Das schamanische Weltbild von einer ganz und gar beseelten Welt scheint mir das natürlichste Weltbild von allen zu sein. Es entspricht unserer menschlichen Natur und es erklärt, warum wir überall und in allen Religionen und Weltanschauungen der Welt Reste weit älterer, schamanischer Weltbilder finden.

Island, Brúarfoss

Wie kommt es zu den Unterschieden?

Obwohl Menschen überall auf der Welt Schamanismen entwickelten sind diese nicht gleich. Sie sind angepasst und geprägt von Land und Leuten. Vom Klima das sie umgibt aber auch von kultureller Entwicklung, von gesellschaftlichen Werten, Sitten und Gebräuchen. Seefahrer und Fischer begegnen anderen Geistwesen und Herausforderungen als Wald- oder Wüstenbewohner. Mit der Sesshaftigkeit, der Entwicklung von Ackerbau und Viehzucht entstehen wieder neue Bedürfnisse, neue Geister werden wichtig und neues Wissen notwendig. Die Entwicklung der Religionen und Weltanschauungen ist leider nicht immer nur von den Bedürfnissen einer Gesellschaft geprägt, oder von unserer natürlichen Wahrnehmung der unsichtbaren Welten, sondern oft genug auch von politischen oder wirtschaftlichen Machtinteressen. Denn natürlich sind wir nicht nur spirituelle Wesen, sondern auch materielle, denen es vor allem ums Überleben geht.

Stetiger Wandel

Gesellschaften und ihre Regeln unterliegen einem stetigen Wandel und eine tragfähige Spiritualität bildet diesen Wandel ab, ohne dabei beliebig zu werden.

Dieser stetige Wandel und die Unterschiede in den Umweltbedingungen, sind meiner Überzeugung nach, auch die Gründe warum es nur ein Anfang sein kann in die Schamanismen aus anderen Zeiten und Weltgegenden zu schauen. Um tatsächlich einen Wandel zum Wohle und eine geistige Verbindung mit der uns umgebenden Welt zu erreichen braucht es den passenden Schamanismus und nicht irgendeinen.
Welcher schamanische Pfad zu wem passt ist sehr individuell und daher darf und muss jeder der sich für Schamanismen interessiert dies für sich selbst herausfinden.
Folge dabei Deiner Intuition.

Was ist nordischer Schamanismus?

Ich möchte damit beginnen zu sagen, was er nicht ist.
Nordischer Schamanismus ist kein sibirischer Schamanismus und auch kein historischer, uralter Schamanismus, der uns in ungebrochener Linie erhalten geblieben ist.
Er ist auch kein Religionsreenactment, bei dem es darum geht möglichst originalgetreu, alte Sitten und Gebräuche nachzustellen.

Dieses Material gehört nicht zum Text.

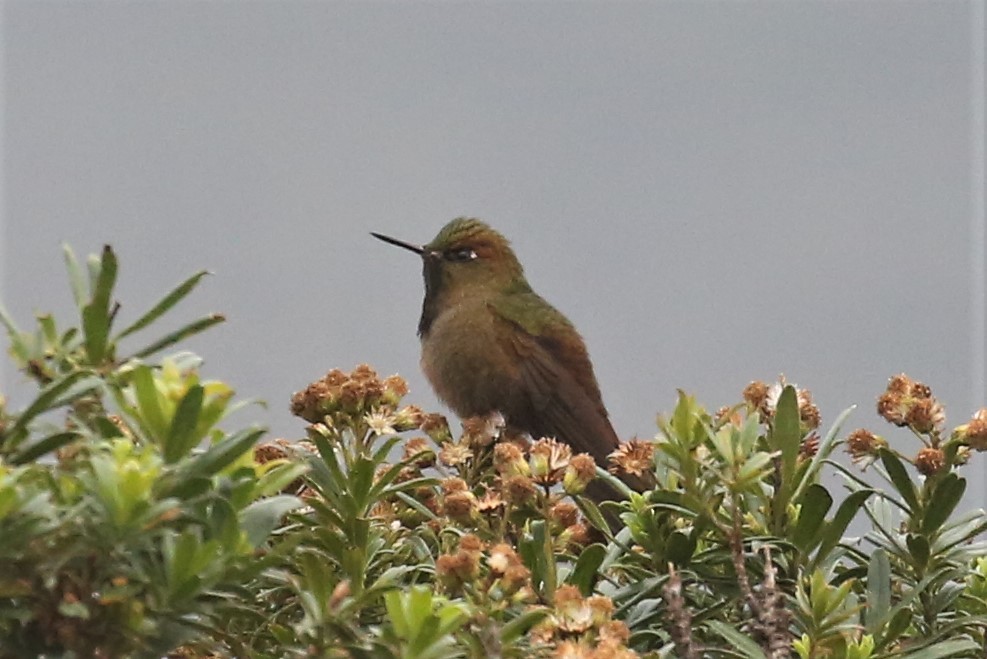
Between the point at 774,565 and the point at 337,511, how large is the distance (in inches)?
22.2

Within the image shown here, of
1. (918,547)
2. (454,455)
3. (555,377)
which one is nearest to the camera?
(918,547)

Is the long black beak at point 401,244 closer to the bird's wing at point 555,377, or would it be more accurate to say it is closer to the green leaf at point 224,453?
the bird's wing at point 555,377

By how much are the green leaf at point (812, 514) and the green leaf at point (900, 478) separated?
15 centimetres

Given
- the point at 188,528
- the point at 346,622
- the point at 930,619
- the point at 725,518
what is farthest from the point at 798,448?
the point at 188,528

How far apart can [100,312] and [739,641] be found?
786 mm

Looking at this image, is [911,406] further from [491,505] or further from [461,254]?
[461,254]

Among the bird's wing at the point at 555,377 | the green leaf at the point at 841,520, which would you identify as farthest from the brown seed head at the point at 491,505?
the bird's wing at the point at 555,377

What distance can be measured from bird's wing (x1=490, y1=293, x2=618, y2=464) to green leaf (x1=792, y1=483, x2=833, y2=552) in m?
2.56

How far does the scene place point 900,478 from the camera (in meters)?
1.90

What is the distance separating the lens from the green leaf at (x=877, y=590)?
172 centimetres

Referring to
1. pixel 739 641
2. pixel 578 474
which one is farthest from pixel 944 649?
pixel 578 474

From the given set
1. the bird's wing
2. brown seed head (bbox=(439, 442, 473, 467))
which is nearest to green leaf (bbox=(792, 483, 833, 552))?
brown seed head (bbox=(439, 442, 473, 467))

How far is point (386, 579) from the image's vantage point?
1.67 meters

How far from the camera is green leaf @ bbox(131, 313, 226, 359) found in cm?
149
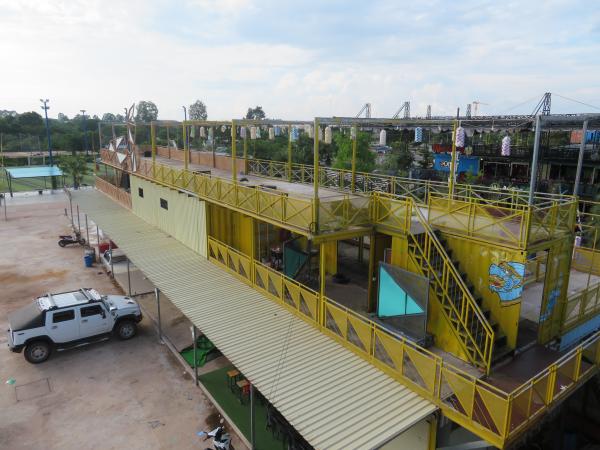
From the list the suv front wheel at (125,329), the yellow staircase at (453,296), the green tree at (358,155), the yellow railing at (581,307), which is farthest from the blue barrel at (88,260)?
the yellow railing at (581,307)

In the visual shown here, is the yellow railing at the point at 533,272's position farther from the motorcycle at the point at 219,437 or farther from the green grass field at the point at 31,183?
the green grass field at the point at 31,183

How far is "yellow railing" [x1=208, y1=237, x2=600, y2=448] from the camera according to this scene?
24.8ft

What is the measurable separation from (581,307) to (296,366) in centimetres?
855

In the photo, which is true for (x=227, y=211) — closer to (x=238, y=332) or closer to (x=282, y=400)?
(x=238, y=332)

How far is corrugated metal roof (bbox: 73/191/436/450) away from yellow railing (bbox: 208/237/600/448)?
0.83 feet

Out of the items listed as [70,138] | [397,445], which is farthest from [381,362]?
[70,138]

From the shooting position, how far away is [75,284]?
23.6 m

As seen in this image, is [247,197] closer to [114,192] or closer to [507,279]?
[507,279]

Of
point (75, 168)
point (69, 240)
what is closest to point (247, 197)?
point (69, 240)

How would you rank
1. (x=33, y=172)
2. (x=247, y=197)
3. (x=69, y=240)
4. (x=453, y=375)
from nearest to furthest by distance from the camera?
1. (x=453, y=375)
2. (x=247, y=197)
3. (x=69, y=240)
4. (x=33, y=172)

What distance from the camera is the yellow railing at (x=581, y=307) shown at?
12029 mm

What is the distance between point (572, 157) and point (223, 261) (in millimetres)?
28740

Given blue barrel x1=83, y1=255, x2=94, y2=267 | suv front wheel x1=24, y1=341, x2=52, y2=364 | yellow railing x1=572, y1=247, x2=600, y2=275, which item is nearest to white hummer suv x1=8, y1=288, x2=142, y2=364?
suv front wheel x1=24, y1=341, x2=52, y2=364

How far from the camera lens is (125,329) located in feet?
57.7
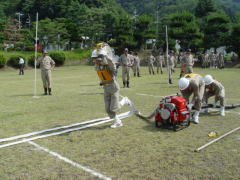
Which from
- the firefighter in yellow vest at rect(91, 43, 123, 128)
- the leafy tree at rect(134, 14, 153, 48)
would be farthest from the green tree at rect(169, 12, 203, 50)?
the firefighter in yellow vest at rect(91, 43, 123, 128)

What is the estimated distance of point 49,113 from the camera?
9219 mm

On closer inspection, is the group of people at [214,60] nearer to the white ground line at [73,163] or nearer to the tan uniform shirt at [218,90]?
the tan uniform shirt at [218,90]

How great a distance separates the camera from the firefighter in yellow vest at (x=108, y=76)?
6.75m

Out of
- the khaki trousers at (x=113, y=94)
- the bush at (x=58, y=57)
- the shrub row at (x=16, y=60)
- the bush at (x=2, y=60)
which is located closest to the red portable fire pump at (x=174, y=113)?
the khaki trousers at (x=113, y=94)

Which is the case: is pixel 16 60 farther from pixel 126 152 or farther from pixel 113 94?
pixel 126 152

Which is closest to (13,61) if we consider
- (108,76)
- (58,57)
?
(58,57)

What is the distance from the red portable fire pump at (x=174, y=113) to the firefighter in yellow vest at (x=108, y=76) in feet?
3.63

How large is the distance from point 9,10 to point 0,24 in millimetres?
33876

Lebendiger, zeitgemäßer Schamanismus

Der nordische Schamanismus, den ich meine, ist ein lebendiger, zeitgemäßer und heimischer Schamanismus.
Entstanden in der heutigen Zeit, aber mit kraftvollen Wurzeln in den alten Mythen und Überlieferungen.

Nordische Schamanin

Was gehört dazu?

Die großen Erzählungen des Nordens, die Eddas, spielen dabei eine Rolle denn sie enthalten, entsprechend gelesen und verstanden, einen Schatz an altem Wissen, der heutigen schamanisch Wirkenden helfen kann einen eigenen Weg zu finden.
Es gehören Erkenntnisse aus Archäologie und Sprachwissenschaft dazu. Welche Reste haben wir noch in unserer Kultur, die Überbleibsel eines regionalen Schamanismus sind? Und wie kann man diese heute nutzen?
Wir kennen sie noch, die Märchen von Frau Holle, Dornröschen, die Geschichten vom Bärenhäuter und Rübezahl. Geschichten, die uns anleiten können unsere eigene, Heimische und hier verwurzelte Spiritualität zu finden. Es gibt sie noch die alten Sprüche zum Austreiben von Krankheiten und dem Fortschicken der Warzen. Wir kennen noch manches Wort und manchen Zauber, der beim Sammeln der Kräuter gesprochen oder zum Wenden der Not genutzt wird.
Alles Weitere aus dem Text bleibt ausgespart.